La réponse est évidente, tant ce que projette Mark à Helen, est marqué du saut du vécu. Que ce soit ces meurtres tournés à la première personne, avec en point d'orgue ce visage figé dans l'effroi, ou cette enfance martyr, ce vieux rêve qui bouge a tout du cauchemar éveillé.
Alors même que Mark se montre timide, gauche, renfermé, il a le charme maladroit et indéfinissable du garçon d'à côté. Qui préfère fuir sa vie pour s'en fantasmer une autre, dans une sorte de mise en abyme sur laquelle le film repose en grande partie. L'envie de cinéma est constamment frustrée, tandis que se pose la question de l'impact de l'image. L'outil est aussi offensif qu'il permet à son utilisateur de se réfugier derrière elle, de s'y substituer.
L'immoral et le choquant se savourent, en témoigne cette manière, pour Mark, de tourner autour d'une de ses victime comme l'araignée tisserait sa toile autour de sa proie. Dans un paroxysme, une jouissance se reflétant dans l'oeil de la caméra pour l'éternité.
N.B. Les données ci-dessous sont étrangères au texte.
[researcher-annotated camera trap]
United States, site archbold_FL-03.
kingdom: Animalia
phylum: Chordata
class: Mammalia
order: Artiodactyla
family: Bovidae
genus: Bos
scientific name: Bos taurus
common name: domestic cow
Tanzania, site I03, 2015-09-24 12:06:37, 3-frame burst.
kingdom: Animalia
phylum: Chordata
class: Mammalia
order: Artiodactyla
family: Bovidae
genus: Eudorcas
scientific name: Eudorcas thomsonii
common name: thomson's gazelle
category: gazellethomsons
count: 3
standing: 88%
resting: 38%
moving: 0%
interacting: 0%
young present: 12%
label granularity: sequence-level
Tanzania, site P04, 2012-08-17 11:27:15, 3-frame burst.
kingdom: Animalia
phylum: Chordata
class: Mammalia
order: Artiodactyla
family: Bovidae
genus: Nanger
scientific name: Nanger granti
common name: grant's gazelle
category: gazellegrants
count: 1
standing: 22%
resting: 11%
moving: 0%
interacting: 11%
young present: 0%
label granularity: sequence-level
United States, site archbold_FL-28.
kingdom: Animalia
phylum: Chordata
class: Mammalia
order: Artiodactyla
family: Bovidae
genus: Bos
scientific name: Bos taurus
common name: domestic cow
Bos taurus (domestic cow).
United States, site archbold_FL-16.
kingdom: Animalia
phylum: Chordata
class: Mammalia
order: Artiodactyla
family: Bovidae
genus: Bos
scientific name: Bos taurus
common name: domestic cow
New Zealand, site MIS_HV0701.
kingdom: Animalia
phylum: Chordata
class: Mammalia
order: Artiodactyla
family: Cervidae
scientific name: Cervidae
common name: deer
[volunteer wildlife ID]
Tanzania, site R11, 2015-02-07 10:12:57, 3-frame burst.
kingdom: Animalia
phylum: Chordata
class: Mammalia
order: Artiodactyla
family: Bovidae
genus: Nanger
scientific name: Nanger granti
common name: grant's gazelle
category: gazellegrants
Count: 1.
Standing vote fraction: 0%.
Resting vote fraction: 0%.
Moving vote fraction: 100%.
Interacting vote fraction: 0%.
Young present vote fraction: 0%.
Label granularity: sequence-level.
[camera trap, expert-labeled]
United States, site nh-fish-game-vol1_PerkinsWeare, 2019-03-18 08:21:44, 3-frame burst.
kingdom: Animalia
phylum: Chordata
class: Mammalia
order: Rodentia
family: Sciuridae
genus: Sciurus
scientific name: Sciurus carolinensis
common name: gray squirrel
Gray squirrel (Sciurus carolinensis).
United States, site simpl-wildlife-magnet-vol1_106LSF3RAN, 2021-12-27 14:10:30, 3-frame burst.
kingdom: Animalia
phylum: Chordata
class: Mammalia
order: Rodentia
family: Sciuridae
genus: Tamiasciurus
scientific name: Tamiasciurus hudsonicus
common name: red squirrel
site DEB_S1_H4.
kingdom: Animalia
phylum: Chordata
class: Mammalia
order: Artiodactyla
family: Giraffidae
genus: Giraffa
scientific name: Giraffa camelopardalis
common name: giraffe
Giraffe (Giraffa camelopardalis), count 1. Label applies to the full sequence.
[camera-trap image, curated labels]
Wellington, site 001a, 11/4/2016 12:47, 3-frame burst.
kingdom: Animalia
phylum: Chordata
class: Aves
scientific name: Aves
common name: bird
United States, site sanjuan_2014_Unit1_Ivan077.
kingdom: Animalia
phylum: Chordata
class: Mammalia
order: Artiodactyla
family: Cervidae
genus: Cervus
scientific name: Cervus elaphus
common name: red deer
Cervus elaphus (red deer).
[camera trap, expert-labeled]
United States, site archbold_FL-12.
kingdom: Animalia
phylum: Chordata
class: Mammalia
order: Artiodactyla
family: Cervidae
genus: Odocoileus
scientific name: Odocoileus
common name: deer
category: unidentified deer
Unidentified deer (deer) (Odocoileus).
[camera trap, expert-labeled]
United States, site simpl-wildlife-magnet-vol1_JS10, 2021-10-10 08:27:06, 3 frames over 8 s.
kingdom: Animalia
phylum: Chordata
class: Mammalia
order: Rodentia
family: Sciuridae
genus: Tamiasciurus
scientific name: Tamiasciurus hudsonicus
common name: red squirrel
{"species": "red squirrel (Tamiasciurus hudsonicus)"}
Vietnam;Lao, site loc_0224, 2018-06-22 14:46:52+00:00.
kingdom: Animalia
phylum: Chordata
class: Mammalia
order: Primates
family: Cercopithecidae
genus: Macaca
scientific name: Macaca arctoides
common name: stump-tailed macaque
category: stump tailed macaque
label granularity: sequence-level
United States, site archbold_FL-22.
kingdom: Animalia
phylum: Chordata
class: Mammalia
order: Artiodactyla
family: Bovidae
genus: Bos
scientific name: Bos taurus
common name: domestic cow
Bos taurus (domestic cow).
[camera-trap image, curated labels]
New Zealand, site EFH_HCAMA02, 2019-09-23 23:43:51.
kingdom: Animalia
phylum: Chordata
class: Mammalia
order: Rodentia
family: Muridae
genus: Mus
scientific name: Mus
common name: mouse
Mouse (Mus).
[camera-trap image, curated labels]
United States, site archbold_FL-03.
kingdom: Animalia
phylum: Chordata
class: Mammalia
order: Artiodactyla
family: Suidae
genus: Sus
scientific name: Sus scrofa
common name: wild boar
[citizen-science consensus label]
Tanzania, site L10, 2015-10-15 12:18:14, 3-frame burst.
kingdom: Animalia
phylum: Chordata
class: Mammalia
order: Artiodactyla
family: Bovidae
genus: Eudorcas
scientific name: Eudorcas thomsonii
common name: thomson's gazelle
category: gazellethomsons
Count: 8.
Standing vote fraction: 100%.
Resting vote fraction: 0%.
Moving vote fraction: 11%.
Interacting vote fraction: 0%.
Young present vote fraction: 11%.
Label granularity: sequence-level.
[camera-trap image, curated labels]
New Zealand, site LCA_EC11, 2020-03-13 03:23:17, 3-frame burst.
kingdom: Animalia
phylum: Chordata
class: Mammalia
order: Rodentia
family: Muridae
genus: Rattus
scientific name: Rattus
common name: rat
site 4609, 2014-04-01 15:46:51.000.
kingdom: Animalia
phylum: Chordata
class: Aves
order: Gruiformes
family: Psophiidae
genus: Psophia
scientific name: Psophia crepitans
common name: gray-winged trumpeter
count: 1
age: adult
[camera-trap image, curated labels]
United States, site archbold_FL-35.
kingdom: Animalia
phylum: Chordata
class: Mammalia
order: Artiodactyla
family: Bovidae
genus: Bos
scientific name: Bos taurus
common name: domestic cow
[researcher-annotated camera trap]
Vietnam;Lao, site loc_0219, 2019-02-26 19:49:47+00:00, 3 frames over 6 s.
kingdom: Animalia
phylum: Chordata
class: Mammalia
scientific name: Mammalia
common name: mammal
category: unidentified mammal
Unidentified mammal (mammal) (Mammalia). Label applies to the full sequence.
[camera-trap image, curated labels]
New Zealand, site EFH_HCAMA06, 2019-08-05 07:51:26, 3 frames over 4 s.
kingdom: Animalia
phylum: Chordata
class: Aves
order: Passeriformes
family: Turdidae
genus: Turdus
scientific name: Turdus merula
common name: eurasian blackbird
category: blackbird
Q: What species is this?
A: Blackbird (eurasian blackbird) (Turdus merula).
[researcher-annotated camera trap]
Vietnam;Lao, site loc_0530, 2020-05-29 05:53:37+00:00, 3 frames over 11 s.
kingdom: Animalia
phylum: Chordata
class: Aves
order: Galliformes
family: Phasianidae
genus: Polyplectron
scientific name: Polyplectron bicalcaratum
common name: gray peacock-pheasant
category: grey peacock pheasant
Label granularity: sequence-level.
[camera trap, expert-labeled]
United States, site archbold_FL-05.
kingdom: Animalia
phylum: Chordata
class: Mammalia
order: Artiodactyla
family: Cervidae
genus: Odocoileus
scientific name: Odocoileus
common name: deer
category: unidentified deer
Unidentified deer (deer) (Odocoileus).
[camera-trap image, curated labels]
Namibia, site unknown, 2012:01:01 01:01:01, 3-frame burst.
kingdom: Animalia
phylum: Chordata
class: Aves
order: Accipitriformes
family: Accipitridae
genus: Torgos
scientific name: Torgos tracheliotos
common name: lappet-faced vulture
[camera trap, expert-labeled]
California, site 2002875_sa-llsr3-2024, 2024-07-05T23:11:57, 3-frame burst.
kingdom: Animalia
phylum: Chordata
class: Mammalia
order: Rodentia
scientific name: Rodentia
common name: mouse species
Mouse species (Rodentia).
Mark rentre dans une intimité offerte ou une impudeur lascive. Mais il n'est pas le seul voyeur de l'histoire, tant presque chacun des personnages gravitant autour de lui ne se prive pas de le suivre, de s'introduire dans son jardin secret ou de violer son espace vital.
Mark a le charme et la fragilité de son interprète Karlheinz Böhm, qui fait de lui un personnage éminemment tragique, dont la folie ploie sous le fardeau d'une enfance sans repos passée sous l'emprise écrasante d'un père ne l'envisageant que comme un vulgaire rat de laboratoire. Le savant fou est conservé presque systématiquement hors champ, c'est sa créature, devenue monstre, qui répète le processus du trauma comme pour l'exorciser.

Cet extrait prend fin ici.